BLOOMINGTON, IN. (KSNT) – Love him or hate him, Bob Knight forever left his mark on college basketball.

The legendary coach, mostly known for his time with the Indiana Hoosiers from 1971-2000, died on Wednesday at 83 years old.

To some, Knight was known for his three national titles at Indiana, where he shifted the Hoosiers into a blue-blood program. To others, Knight will be remembered for his fiery attitude, including his infamous throwing of a chair across the court mid-game.

For Kansas men’s basketball head coach Bill Self, a legend in his own right, Knight will be remembered for being uniquely himself.

“He gave an awful lot to the game, an awful lot to a lot of people, and in only the way that he could do it,” Self said of Knight’s passing.

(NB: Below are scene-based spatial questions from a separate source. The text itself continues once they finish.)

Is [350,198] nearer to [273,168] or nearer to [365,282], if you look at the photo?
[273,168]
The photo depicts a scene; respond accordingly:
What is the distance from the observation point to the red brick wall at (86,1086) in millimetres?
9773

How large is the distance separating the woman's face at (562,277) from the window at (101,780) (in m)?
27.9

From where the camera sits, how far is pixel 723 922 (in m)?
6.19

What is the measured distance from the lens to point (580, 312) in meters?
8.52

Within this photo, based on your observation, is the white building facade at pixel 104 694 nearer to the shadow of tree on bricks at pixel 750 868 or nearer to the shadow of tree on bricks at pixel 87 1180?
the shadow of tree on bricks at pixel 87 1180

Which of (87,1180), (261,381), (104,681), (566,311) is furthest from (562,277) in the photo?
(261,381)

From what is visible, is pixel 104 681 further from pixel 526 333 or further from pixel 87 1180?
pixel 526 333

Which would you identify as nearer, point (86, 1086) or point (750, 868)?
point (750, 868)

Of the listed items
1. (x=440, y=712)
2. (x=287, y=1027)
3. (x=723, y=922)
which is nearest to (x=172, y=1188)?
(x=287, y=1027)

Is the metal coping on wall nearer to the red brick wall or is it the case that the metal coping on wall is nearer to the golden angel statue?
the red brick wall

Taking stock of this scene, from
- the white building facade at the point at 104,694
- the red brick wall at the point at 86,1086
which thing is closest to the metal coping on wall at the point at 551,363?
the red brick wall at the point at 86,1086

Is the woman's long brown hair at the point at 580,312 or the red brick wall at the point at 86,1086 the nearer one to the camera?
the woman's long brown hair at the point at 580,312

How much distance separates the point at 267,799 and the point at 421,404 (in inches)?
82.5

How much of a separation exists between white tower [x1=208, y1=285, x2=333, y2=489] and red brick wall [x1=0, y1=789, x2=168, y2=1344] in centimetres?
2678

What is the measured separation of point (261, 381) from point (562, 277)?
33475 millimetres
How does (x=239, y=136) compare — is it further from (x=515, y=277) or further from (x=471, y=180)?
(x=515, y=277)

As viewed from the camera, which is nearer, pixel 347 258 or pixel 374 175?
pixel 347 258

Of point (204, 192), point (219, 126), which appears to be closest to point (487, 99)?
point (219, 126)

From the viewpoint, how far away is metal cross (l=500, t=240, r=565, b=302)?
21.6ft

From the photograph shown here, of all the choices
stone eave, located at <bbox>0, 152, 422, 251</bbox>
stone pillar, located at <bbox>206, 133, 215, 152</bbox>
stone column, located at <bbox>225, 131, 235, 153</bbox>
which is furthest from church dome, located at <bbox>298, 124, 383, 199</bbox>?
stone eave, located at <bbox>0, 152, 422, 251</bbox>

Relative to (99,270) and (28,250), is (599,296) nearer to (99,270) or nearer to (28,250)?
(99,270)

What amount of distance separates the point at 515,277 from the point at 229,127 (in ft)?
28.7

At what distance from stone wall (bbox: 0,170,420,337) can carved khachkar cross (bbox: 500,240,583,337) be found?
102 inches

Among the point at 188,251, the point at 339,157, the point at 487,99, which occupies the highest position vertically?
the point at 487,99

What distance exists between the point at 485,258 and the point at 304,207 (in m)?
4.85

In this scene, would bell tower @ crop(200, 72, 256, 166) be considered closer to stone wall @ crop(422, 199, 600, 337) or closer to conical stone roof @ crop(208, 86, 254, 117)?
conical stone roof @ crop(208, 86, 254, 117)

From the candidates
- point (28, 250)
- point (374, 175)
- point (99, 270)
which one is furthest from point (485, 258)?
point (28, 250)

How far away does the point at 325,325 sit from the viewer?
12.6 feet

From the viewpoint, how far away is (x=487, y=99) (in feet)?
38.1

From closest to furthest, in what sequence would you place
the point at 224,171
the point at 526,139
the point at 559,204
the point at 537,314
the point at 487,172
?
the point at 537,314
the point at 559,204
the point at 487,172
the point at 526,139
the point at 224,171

Self mentioned the controversial side of Knight, of which there is plenty to go around. The Kansas coach followed with the positives that Knight brought.

“Nobody could ever doubt or deny the good he did for a lot of people,” Self said. “He’ll be missed and certainly he’s an icon and as big a figure probably as our sports ever known.”

As a new head coach, K-State’s Jerome Tang hasn’t had the time to build the accolades others have.

Tang says he was a “big Bobby Knight fan.”

“As a young person, just how hard he got his guys to compete,” Tang said after Knight’s passing. “And it didn’t matter how tough he was on them. Like, those dudes loved it. The people that I’ve met, loved him.”

After Knight’s 29 years coaching at Indiana, a “pattern of unacceptable behavior” saw him removed from his spot with the Hoosiers. From 2000-2008, Knight coached at Texas Tech, where he went up against Tang as an assistant at Baylor.

Tang remembers a game where Knight was unsure if he could coach due to an incident with the university president. When Knight walked out pregame, the fans all started clapping.

Knight, who was known for only shaking the hand of opposing head coaches; saw Tang clapping for his Bears team and mistook it for Tang clapping for Knight. A sign of what he thought was respect, Knight came up to Tang and shook his hand.

“It was a really cool moment because people were like, ‘Man, Coach Knight stopped and shook your hand,'” Tang said. “He was always kind to me when I saw him on the road.”